Jewett e Lawrence publicaram seu livro em 2003, pensando nas consequências nefastas do contraterrorismo de George W. Bush. Foi o mesmo dilema que inspirou o célebre Guerra Civil da Marvel: a cilada 22 entre um governo tirânico e uma ameaça que ninguém sabia como enfrentar.

Seu objeto não são os quadrinhos em si, mas os desmandos da política americana – e suas similaridades com a cultura pop. Só que a cultura pop já não é mais a mesma, e sua mensagem, que já conta 15 anos, precisa de uma atualização.

O que nos resta daqui para a frente?

Informações fornecidas
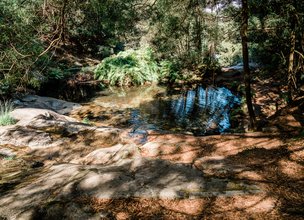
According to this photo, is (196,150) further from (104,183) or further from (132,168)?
(104,183)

Objetivo do exercício
Cite, sem alterações, o trecho do texto extraído que vai de "Jewett e Lawrence" até "sabia como enfrentar.". O material não tem relação com o texto extraído.

Resposta correta
Jewett e Lawrence publicaram seu livro em 2003, pensando nas consequências nefastas do contraterrorismo de George W. Bush. Foi o mesmo dilema que inspirou o célebre Guerra Civil da Marvel: a cilada 22 entre um governo tirânico e uma ameaça que ninguém sabia como enfrentar.